When one of the organizers of the World Sabbath left Detroit in 2004, Katz became event chair, shifting the focus from members of the clergy to youth. Since then, children sing the “Children of Peace” song, and many make peace banners that are featured in a processional at the event.

Two other members of the Jewish community serve on the World Sabbath Committee. Carol Kravetz of West Bloomfield has been involved for many years. “It’s important to know our similarities, to value our differences and pray for peace,” she says.

Raymond Kach, Farmington Hills, values the World Sabbath because “it highlights some of the traditions of different faiths. In these divisive times, it’s critical for us to realize that we can get along.”

Rick Joseph, a member of Christ the King Church in Detroit who succeeded Katz as World Sabbath chair last year, views the World Sabbath as a way of building the “beloved community” described by the Rev. Martin Luther King Jr. “It’s so inspiring on many levels. We realize commonalities and that we’re not that different after all,” he says.
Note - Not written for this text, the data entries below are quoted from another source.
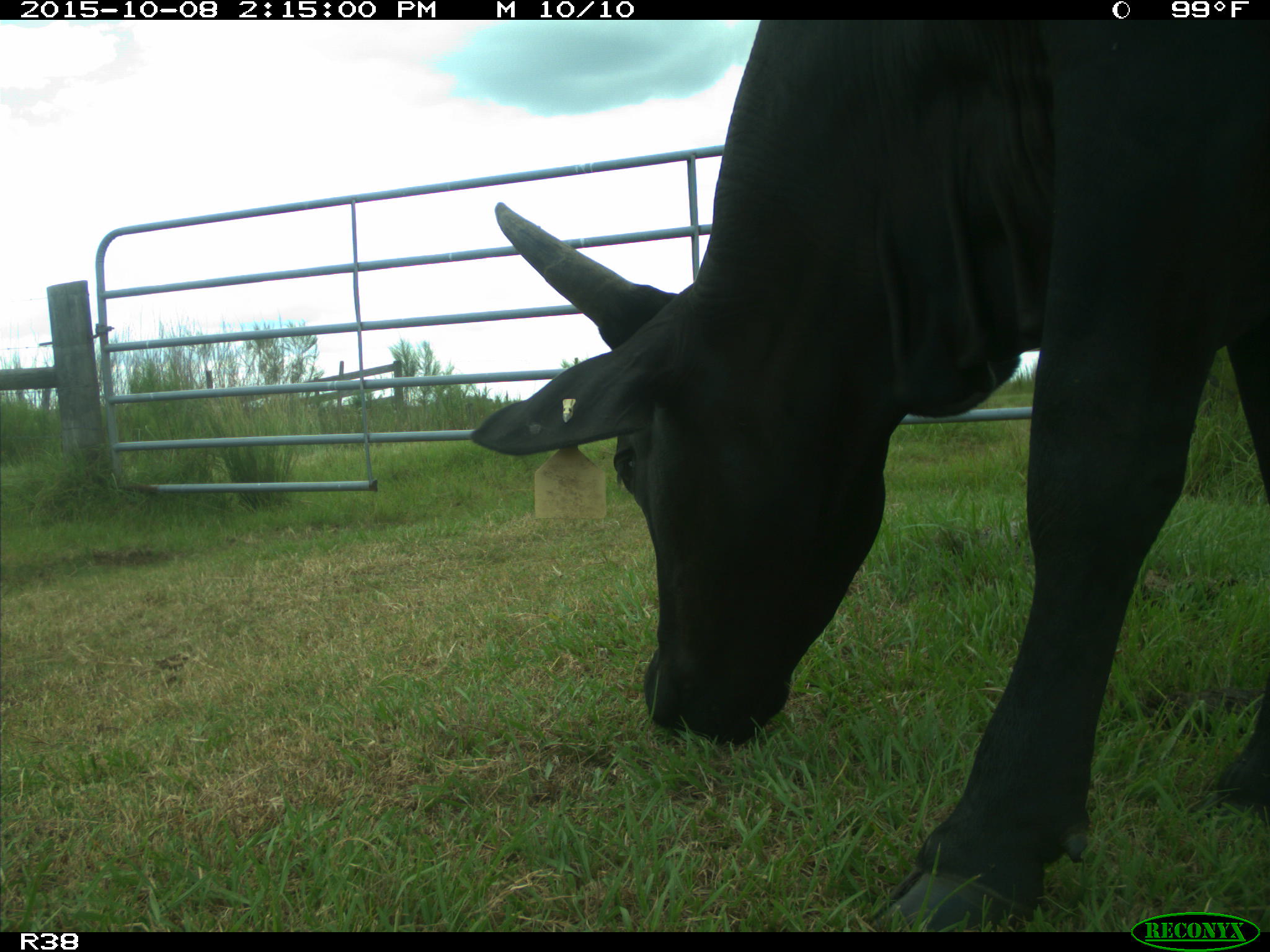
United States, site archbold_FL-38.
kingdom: Animalia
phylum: Chordata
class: Mammalia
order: Artiodactyla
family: Bovidae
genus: Bos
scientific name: Bos taurus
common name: domestic cow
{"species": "Bos taurus (domestic cow)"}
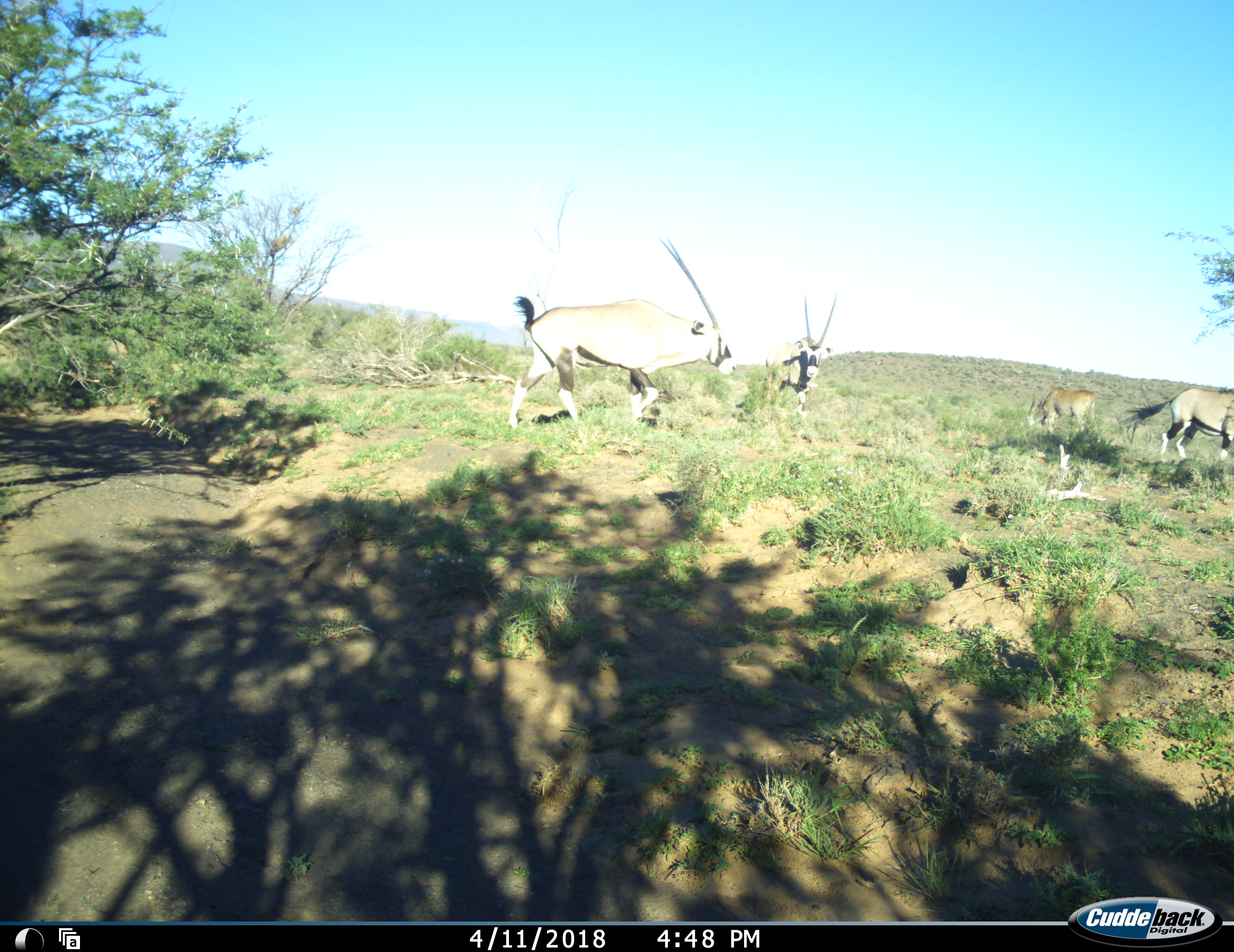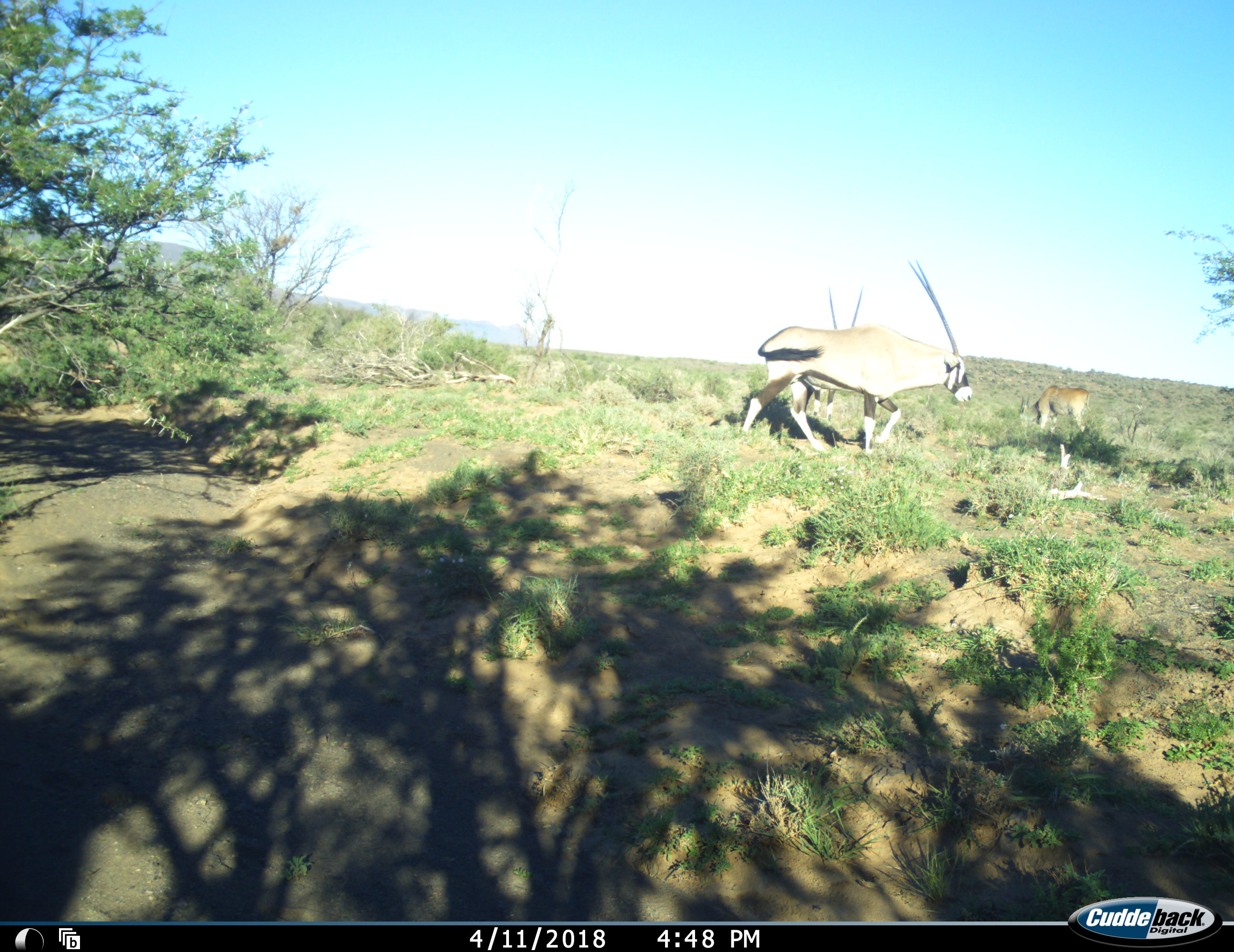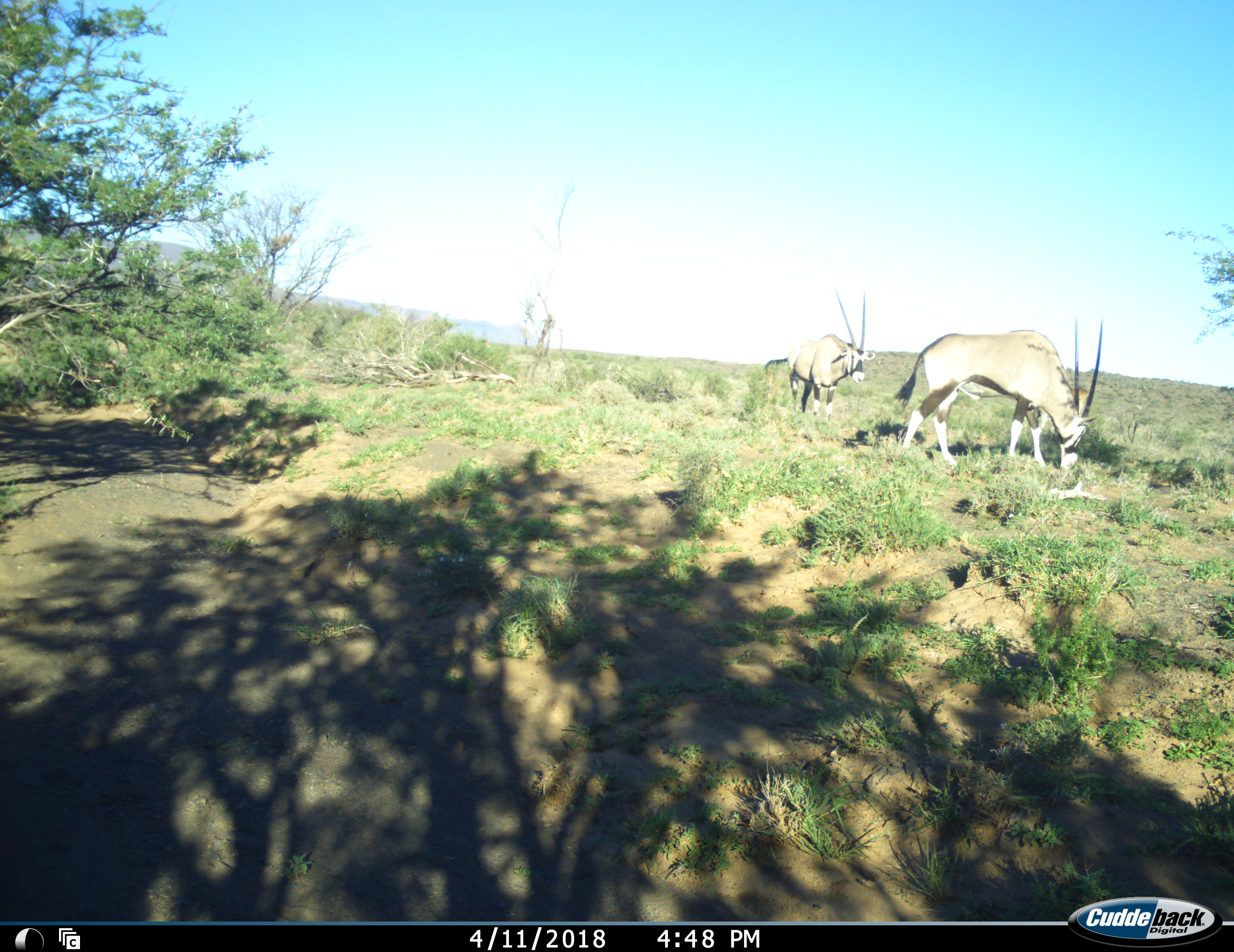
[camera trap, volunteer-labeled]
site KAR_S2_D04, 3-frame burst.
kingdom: Animalia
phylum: Chordata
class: Mammalia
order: Artiodactyla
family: Bovidae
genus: Tragelaphus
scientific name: Tragelaphus oryx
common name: eland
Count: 1.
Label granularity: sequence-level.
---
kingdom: Animalia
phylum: Chordata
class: Mammalia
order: Artiodactyla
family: Bovidae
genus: Oryx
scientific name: Oryx gazella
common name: gemsbok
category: oryx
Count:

“I hope people leave with new eyes — understanding who my neighbor is regardless of their religion or no religion. We are about creating opportunities for com-munity and unity to promote a more peaceful world one relationship at a time,” Joseph says.

For Temple Israel, hosting the event is part of a larger community outreach effort.

“As a representative of the Jewish community, temple is committed to the idea of being an example to the greater community,” says Rabbi Joshua L. Bennett of Temple Israel. “To this end, we partner often with projects and other institutions that promote peace and harmony among neighbors. Programs like the World Sabbath are a chance to come together, focusing on our shared vision rather than our differences.”

World Sabbath was previously held at Temple Israel in 2011. Temple Beth El has also hosted the event.

This year’s World Sabbath Peacemaker Award will be given to Raman Singh, a West Bloomfield resident and leader in the Sikh community and executive director of the InterFaith Leadership Council.

The Mission of World Sabbath
The mission of the World Sabbath is to teach Metro Detroit’s diverse population that the work of building a community of justice, equality, respect and peace is a calling shared by all, especially young people, regardless of individual religious traditions. It is a joyous interfaith experience of music, dance and prayer.